Tuuran got up. The heart of the basilica was a colossal dome of enchanted glass and Scythian steel, crowned by a second much smaller dome of beaten gold and with a walkway around it. From that upper balcony Tuuran could see everything. He turned to Berren and gripped his shoulder. ‘Whatever I have to do,’ he said. ‘One way or another. Anyone, anything.’ He cocked his head. ‘You in there, Black Moon? You listening? Why not a dragon? Wouldn’t that be better? Tell me what I need to do to get my friend back and I’ll do it …’

A dazzling light burst from the sky, a beam straight from the sun. It smashed into one of the hatchlings. The dragon screamed and dropped away, wreathed in dazzling white flames, crashing into the city below. Tuuran caught a glimpse of it, burning, rampaging through the streets and setting fire to everything it touched before it melted and died. The silver in Berren’s eyes flickered.

‘You remember I told you a story once, how I went fighting for the Sun King to earn the money for my slave girl?’ Berren looked out over Merizikat. ‘Was here. And that was the sun priests of the Dominion bringing down the fire of their god …’ His expression changed to something painful. ‘Got to put to an end to that ­malarkey. He’s coming, big man. You really should go now.’ Berren’s eyes flared silver.

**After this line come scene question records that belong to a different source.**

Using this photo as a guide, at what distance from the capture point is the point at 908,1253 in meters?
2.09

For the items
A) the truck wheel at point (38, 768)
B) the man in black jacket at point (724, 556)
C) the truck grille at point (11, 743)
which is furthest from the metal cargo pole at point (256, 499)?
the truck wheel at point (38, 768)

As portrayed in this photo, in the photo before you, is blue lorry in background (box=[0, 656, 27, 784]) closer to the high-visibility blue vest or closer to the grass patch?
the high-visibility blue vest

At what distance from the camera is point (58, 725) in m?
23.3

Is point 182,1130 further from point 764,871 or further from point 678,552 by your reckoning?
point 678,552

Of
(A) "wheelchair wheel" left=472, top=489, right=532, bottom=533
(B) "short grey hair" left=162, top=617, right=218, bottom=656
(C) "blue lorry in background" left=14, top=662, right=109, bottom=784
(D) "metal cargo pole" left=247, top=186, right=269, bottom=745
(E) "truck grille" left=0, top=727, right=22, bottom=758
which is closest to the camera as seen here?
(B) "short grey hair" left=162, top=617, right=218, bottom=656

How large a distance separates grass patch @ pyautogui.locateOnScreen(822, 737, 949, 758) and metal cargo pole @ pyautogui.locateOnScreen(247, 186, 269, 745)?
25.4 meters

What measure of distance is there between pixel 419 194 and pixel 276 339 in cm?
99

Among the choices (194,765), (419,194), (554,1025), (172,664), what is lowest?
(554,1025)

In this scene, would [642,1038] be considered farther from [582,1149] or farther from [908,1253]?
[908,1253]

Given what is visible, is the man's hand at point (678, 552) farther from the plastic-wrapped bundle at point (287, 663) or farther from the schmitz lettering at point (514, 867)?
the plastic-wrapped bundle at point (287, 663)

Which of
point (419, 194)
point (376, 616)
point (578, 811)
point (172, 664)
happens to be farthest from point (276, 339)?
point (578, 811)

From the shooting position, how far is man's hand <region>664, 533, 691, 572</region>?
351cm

The other hatchlings scattered across the city. A second blast of sunfire struck the eyrie. It raked back and forth. Where it touched the rim the black stone turned bright orange, to lava that ran over the edge and rained a second deluge of fire on the city below. Brilliant silver light burst from the Crowntaker’s eyes as the balcony door opened behind him. A solar priest stood frozen in the entrance. The Black Moon took two quick steps, touched him and turned him to ash. He did the same to another. A third priest erupted in a dazzling light of his own, golden and warm, but the silver of the Black Moon devoured and consumed him. The half-god pressed on past into the dome and calmly closed the door behind him, and after that Tuuran didn’t see what happened and didn’t much care to. Howled evocations echoed, commandments hurled like weapons, curtains of light sliding through one another to score the sky as the Basilica of the Unconquered Sun lit up brighter than a lighthouse.

Enough of that.
Didn’t look like a place for hanging about. He rode his sled across the rooftops to where his legion waited. Seventy-odd men and women, half survivors from the eyrie, half of them from the night-skin ship her Holiness and her dragon had sunk. Knife-stabbed and soul-cut, every last one of them as best he knew. Made to be loyal. Forced to obey. The only ones missing, the only ones left up on the eyrie, were the enchantress and the alchemist and Myst and Onyx. The rest were here, every last one of them, young and old. Most didn’t know which end of a sword was which, but they were all soldiers now, because the Black Moon simply didn’t care. Tuuran had kept the white witch busy to exhaustion as they’d crossed the sea. Every man and woman had a sled, each wore enchanted gold-glass armour, each carried a pair of lightning throwers and a huge glass shield. The rest was up to them. It might be enough, he hoped, at least to keep them alive.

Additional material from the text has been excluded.